Every single Democratic presidential candidate has joined President Trump. They all agree that Obamacare is a failure.
Healthcare has dominated the first presidential debates, as it should. For the past eight months, healthcare has ranked atop the list of policy issues that concern Americans.
One thing that all the candidates have in common is that they don’t support the Affordable Care Act in its present form. They either want to radically restructure and expand Obamacare or they want to abolish it entirely and force Americans into a single-payer plan that they have rebranded as “Medicare for all.”
Moderates on the political Left want to incrementally expand government control by giving people “choices” such as a public option. Remember President Barack Obama’s famous line, “If you like your current health insurance, you’ll be able to keep it”? It won’t take long before people realize that taxpayer-subsidized insurance, through a public option or a Medicare buy-in, looks more financially attractive than private health insurance. It is impossible to compete with a tax-subsidized government program. Witness Medicare and the disappearance of private health insurance for senior citizens.
If Congress passes a public option or a Medicare buy-in, say goodbye to private plans — even those paid for by employers.
Of course, these same moderates can’t or won’t admit that Obamacare was doomed from the beginning. Why would young, healthy people buy expensive health insurance that they couldn’t use if they could wait until they became sick and then purchase a subsidized plan? It is a reasonable economic decision either to go uninsured or pay the Obamacare fine, which is cheaper than the cost of insurance.
Even with the Medicaid expansion to able-bodied 18- to 64-year-olds, only 20 million of the 50 million people previously uninsured were covered under Obamacare. Plus, the cost of the ACA has nearly doubled above its original budget estimate, and healthcare expenses have gone up, not down.
Obamacare was already in an obvious downward spiral even before the 2017 congressional tax reform legislation essentially eliminated the individual mandate. With or without the mandate, the ACA has failed miserably at holding down healthcare costs and achieving universal health insurance coverage. Remember the claim that Obamacare would save the average American family $ 2,500 a year?
================================
Work item: Pick up the opinion piece on Obamacare and the Democratic candidates right after its final sentence and keep it going.

[Saved entries]
================================
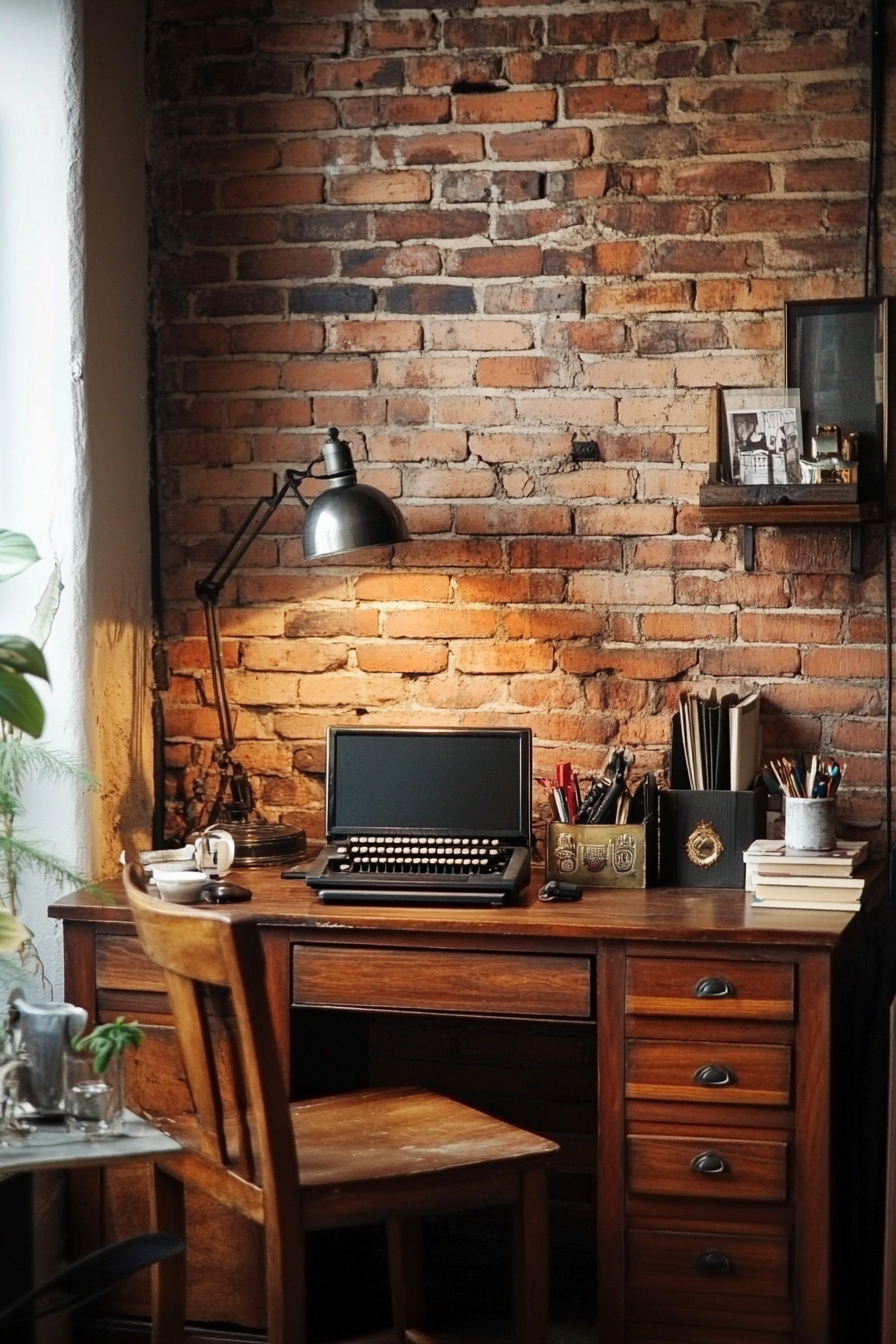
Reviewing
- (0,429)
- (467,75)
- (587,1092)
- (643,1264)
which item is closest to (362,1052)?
================================
Output below:
Going even farther, those on the far left want to toss Obamacare aside and impose a completely government-controlled single-payer system. Like the moderates, they agree that Obamacare is a failure.
So if everyone — left, right, Democrat, Republican — agrees that the ACA has failed, why not repeal it and start over? Why not give individual Americans the same tax-free access to affordable health insurance that employers now enjoy? And in the process, why not allow employers to offer workers higher wages rather than “free” health benefits. Let’s equalize the tax code and provide equal treatment for everyone when it comes to buying health insurance.
At the same time, we should reform the private health insurance industry, not eliminate it. Let’s get rid of government-imposed mandates and allow companies to offer the kind of reasonably-priced insurance products that people want and can use. Allow companies to offer low-cost catastrophic plans on a national basis (as they do with auto and homeowners insurance) with accompanying health savings accounts. Increase the risk pool and make affordable health insurance more attractive to young, healthy individuals.
For people with true preexisting conditions, allow states to set up high-risk pools to accommodate their medical needs while keeping everyone else’s premium costs low.
There are solutions to the current health insurance crisis in the United States that will return control to patients and not expand the power of unseen government bureaucrats. Most elected officials and all presidential candidates agree that Obamacare has failed. It’s beyond time to start over.
Dr. Roger Stark is a healthcare policy analyst for the Washington Policy Center.